Excerpted passage.
Description: Define the class abstraction (class builder) of a collection of nested ordered pairs (for use in defining operations). This is a special case of Definition 4.16 of TakeutiZaring p. 14. Normally x , y , and z are distinct, although the definition doesn't strictly require it. See df-ov for the value of an operation. The brace notation is called "class abstraction" by Quine; it is also called a "class builder" in the literature. The value of an operation given by a class abstraction is given by ovmpo . (Contributed by NM, 12-Mar-1995)

Data provided.
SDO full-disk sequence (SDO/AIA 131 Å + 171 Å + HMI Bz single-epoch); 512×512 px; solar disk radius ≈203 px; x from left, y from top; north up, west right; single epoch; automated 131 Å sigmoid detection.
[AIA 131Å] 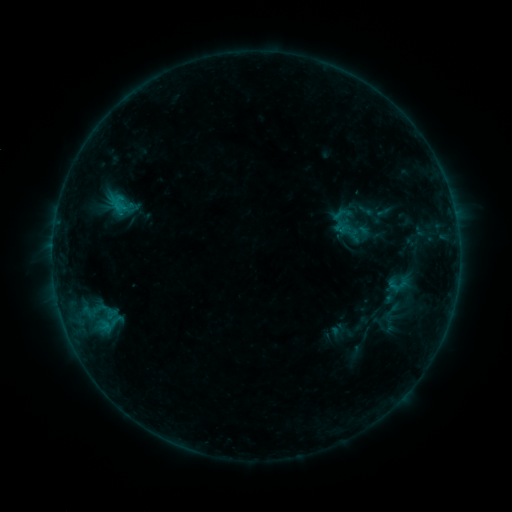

Challenge. List the variables that the definition description above says are normally distinct.

Task solution. x, y, and z